Summertime Sadness: It's Not Just a Song
Summer. It's a time when people are outside, basking in the sunlight. Summer barbecues, pool parties, random games of touch-football. The smells of freshly cut grass and sunblock wafting in the air. People socializing, laughing, having a good time. And then there's me, hating every minute of it and counting down the minutes until fall.
Do you know how some people get depressed in the winter time? Usually around the holidays? It's officially called Seasonal Affective Disorder (SAD). According to the Mayo Clinic, SAD is a type of depression that's related to changes in seasons and most commonly occurs during the fall and winter.
Yeah, that's not me. I haven't been officially diagnosed, but I truly believe I suffer from what's called summer depression, which is SAD that occurs during the spring and summer. It's much less common. I like to call it "reverse" seasonal depression, since most people associate it with winter, but that's not really a term apparently. But it happens like clockwork for me. Every June, I begin to feel more lethargic, apathetic, and depressed. I lose my appetite and often only eat one meal a day. My insomnia goes off the charts. The symptoms seem to start out pretty mild, and then get worse as the summer (and the heat!) progresses.
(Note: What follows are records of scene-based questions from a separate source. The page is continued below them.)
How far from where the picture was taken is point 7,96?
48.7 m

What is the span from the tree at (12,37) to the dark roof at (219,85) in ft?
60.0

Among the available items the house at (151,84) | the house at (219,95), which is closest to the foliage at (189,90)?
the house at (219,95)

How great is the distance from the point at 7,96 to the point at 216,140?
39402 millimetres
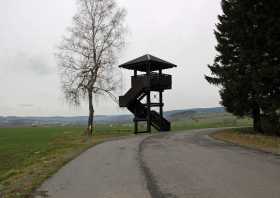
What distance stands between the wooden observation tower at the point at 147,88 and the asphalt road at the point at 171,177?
2094 centimetres

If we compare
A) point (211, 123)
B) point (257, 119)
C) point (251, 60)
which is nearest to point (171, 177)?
point (251, 60)

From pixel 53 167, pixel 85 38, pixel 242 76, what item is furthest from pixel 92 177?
pixel 85 38

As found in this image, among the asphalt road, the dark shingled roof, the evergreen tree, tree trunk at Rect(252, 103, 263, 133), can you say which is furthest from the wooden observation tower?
the asphalt road

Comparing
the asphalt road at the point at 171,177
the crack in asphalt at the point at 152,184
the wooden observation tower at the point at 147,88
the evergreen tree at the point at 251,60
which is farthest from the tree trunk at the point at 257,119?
the crack in asphalt at the point at 152,184

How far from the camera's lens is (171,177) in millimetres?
10195

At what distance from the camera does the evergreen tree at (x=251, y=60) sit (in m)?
23.0

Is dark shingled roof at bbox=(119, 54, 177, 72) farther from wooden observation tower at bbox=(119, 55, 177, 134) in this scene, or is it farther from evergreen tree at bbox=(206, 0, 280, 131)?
evergreen tree at bbox=(206, 0, 280, 131)

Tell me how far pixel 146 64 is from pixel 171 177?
87.8ft

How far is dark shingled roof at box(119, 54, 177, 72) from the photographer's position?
35.7m

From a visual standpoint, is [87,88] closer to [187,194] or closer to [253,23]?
[253,23]

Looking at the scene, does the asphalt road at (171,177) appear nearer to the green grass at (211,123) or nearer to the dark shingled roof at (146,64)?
the dark shingled roof at (146,64)

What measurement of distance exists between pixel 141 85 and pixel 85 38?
734 centimetres

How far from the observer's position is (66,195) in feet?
27.5

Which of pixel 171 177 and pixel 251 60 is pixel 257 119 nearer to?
pixel 251 60
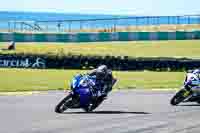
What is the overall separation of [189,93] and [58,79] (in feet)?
47.0

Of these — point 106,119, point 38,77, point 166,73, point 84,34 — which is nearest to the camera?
point 106,119

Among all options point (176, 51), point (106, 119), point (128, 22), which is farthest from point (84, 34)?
point (106, 119)

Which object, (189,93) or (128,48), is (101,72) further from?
(128,48)

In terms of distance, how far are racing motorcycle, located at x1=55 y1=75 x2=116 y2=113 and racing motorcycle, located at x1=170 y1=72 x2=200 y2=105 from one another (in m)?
3.39

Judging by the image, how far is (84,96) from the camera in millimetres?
17359

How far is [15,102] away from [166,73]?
796 inches

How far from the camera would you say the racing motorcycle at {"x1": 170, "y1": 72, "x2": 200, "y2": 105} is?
20.0 m

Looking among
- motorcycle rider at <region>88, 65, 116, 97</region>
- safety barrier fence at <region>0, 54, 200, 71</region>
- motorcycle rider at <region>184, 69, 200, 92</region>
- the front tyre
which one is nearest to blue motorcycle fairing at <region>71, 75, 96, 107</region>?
motorcycle rider at <region>88, 65, 116, 97</region>

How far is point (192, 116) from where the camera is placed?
1711 centimetres

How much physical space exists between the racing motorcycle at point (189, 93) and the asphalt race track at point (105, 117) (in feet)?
0.78

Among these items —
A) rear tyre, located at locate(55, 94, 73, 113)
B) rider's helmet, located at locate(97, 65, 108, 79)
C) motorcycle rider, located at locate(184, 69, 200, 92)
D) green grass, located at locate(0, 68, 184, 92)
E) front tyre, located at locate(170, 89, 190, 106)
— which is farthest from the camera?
green grass, located at locate(0, 68, 184, 92)

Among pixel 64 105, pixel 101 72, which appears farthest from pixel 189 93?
pixel 64 105

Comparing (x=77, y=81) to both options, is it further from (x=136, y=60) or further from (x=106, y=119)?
(x=136, y=60)

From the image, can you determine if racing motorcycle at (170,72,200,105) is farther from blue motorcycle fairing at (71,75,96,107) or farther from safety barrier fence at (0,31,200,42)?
safety barrier fence at (0,31,200,42)
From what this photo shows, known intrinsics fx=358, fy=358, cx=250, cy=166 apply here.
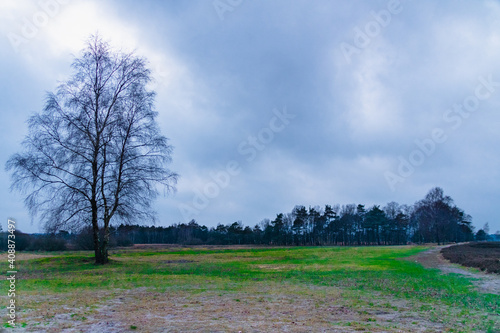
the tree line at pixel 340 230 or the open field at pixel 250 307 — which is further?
the tree line at pixel 340 230

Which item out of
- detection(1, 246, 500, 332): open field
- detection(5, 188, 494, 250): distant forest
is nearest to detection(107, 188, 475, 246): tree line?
detection(5, 188, 494, 250): distant forest

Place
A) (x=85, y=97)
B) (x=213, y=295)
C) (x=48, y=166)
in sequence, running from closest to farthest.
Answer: (x=213, y=295), (x=48, y=166), (x=85, y=97)

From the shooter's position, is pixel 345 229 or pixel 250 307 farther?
pixel 345 229

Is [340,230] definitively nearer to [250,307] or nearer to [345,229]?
[345,229]

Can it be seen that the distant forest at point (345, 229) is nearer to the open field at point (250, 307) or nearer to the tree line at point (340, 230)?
the tree line at point (340, 230)

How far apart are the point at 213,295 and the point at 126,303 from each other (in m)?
3.37

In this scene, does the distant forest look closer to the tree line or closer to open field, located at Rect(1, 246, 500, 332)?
the tree line

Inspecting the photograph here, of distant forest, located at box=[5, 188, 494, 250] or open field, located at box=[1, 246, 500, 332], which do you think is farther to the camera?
distant forest, located at box=[5, 188, 494, 250]

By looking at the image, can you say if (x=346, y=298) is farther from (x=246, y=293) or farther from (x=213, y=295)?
(x=213, y=295)

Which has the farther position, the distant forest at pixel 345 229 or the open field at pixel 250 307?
the distant forest at pixel 345 229

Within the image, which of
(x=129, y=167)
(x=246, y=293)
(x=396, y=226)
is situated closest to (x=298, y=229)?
(x=396, y=226)

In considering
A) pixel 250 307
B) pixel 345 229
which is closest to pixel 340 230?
pixel 345 229

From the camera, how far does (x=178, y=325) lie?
894cm

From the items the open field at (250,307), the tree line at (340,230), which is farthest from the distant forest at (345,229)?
the open field at (250,307)
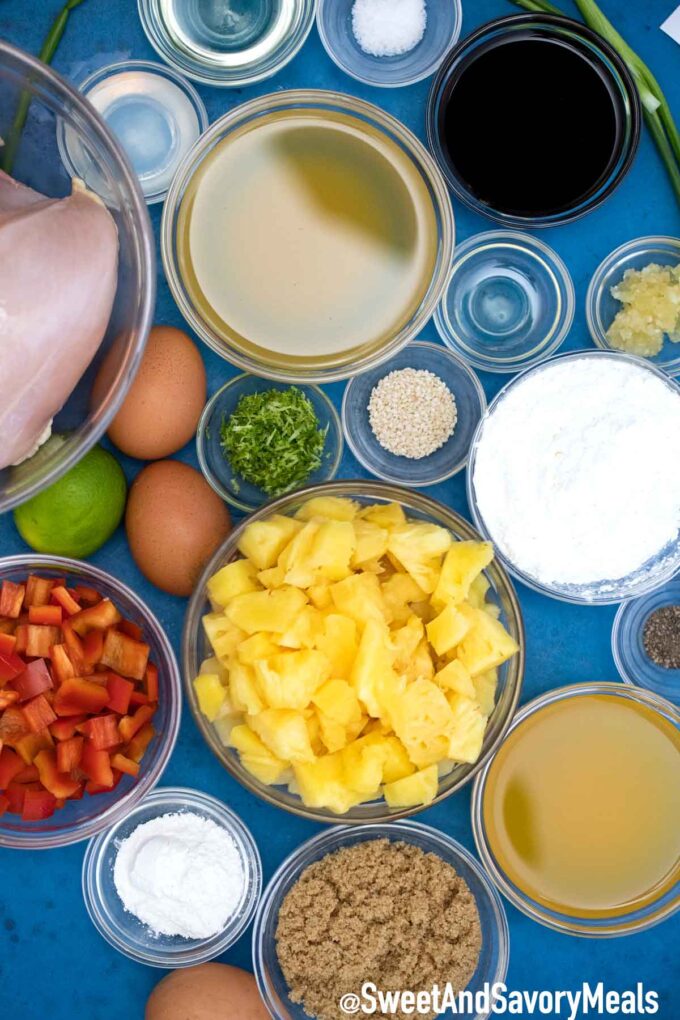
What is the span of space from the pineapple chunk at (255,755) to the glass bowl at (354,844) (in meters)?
0.31

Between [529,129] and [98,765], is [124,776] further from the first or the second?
[529,129]

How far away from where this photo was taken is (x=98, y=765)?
67.7 inches

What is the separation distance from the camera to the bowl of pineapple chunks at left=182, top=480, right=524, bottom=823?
1588 mm

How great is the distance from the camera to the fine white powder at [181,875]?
1.84 m

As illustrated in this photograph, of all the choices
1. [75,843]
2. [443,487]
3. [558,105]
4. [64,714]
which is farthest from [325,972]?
[558,105]

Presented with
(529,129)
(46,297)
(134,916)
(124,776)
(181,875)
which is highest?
(529,129)

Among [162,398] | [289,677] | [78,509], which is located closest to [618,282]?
[162,398]

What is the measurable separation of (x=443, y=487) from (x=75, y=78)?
1.14 metres

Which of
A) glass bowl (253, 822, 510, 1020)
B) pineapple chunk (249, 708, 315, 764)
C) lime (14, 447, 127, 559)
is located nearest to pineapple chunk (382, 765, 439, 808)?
pineapple chunk (249, 708, 315, 764)

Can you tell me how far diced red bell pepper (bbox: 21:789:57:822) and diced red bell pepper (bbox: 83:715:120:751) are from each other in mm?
141

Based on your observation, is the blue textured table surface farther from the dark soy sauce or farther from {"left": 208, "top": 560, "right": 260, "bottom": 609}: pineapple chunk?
{"left": 208, "top": 560, "right": 260, "bottom": 609}: pineapple chunk

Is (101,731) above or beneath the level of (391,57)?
beneath

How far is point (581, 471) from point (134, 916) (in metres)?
1.29

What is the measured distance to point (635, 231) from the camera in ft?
6.53
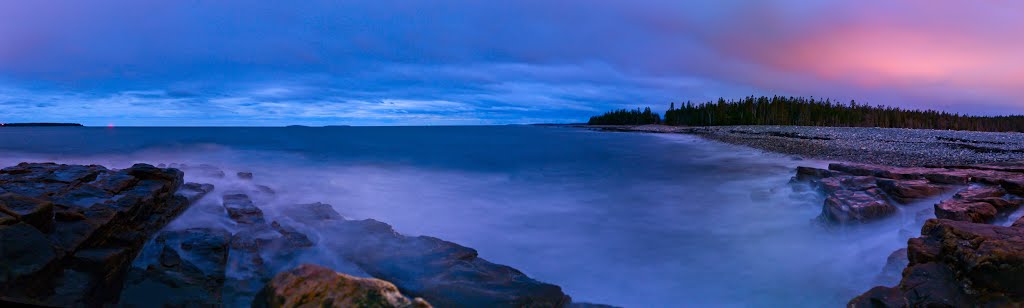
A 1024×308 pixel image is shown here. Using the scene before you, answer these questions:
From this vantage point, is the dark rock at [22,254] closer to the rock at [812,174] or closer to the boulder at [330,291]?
the boulder at [330,291]

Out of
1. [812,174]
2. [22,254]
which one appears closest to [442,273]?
[22,254]

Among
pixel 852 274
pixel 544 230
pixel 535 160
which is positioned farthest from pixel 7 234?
pixel 535 160

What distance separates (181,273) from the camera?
183 inches

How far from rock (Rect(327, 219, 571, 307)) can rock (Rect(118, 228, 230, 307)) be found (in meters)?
1.35

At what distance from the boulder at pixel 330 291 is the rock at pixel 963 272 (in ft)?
12.5

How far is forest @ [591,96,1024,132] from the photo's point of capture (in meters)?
Result: 43.1

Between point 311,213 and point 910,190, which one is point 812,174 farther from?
point 311,213

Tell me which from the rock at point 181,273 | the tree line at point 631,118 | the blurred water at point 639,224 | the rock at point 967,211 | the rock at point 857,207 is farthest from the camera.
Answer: the tree line at point 631,118

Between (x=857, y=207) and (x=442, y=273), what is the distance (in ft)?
18.9

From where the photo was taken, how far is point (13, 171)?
664 cm

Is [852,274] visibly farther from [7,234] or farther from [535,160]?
[535,160]

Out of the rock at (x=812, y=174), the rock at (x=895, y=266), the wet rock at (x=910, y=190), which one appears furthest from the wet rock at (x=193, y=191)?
the rock at (x=812, y=174)

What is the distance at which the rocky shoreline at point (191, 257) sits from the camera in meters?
3.61

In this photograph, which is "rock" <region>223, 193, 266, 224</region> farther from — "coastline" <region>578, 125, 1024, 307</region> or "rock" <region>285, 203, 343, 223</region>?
"coastline" <region>578, 125, 1024, 307</region>
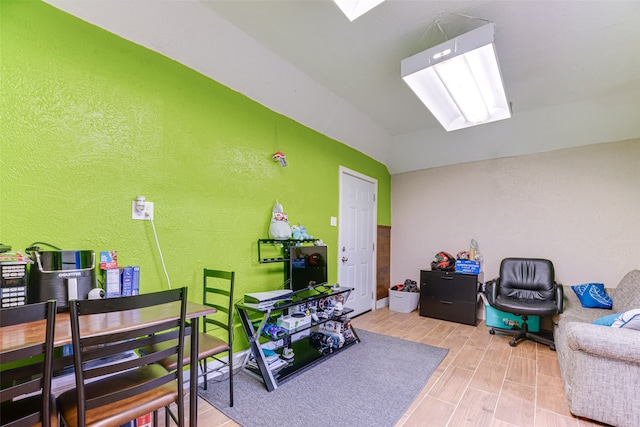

Maybe I'm a vampire. The sunlight doesn't make me feel happy and cheery like it does for most other people. I just want to close all the curtains and hide from the world. When people talk about what they'd do if they suddenly won the lottery, there's usually mention of a vacation to an exotic tropical island somewhere in there. Me? I'd buy a cozy, secluded cabin in the mountains. With a fireplace and lots of blankets and those giant coffee mugs that look like soup bowls. That sounds like heaven to me.
What is that even about? The cause of SAD is unknown, but scientists think that winter-onset SAD could be due to changes in levels of seratonin (affecting your mood) and melatonin (affecting your sleep patterns) in your body because of the reduced sunlight. Which makes total sense. But for summer-onset SAD, the theory is that it's due to increased stressors during the summer - the heat for people who are sensitive to it, and most especially a disruption of your routine.
That's definitely me. I'm a creature of habit. I tend to do the same things at the same times every day. And during the summertime, my schedule gets totally disrupted when the kids are out of school. T-ball, swimming lessons, peewee football - all require me having to leave the house in the heat and... be around people [gasp!]. Plus, if you have kids, especially boys, you know that they can get pretty restless being in the house all day. To say the least. So, we're often outside for hours at a time, much to my dismay.
But then I see their faces. Filled with glee from running around in the sunshine. Happy and soggy after an hour at the pool. Playing catch with their daddy. And I think - depression is for the birds. I can put up with anything when I have these two little people depending on me. Their happiness, at least for now, rests solely in my and my husband's hands. And I'll do anything to see those smiles.
Summertime sadness isn't just a song. It's real and it sucks. But the song of my babies' hearts - that's a tune I'll sing until my dying breath.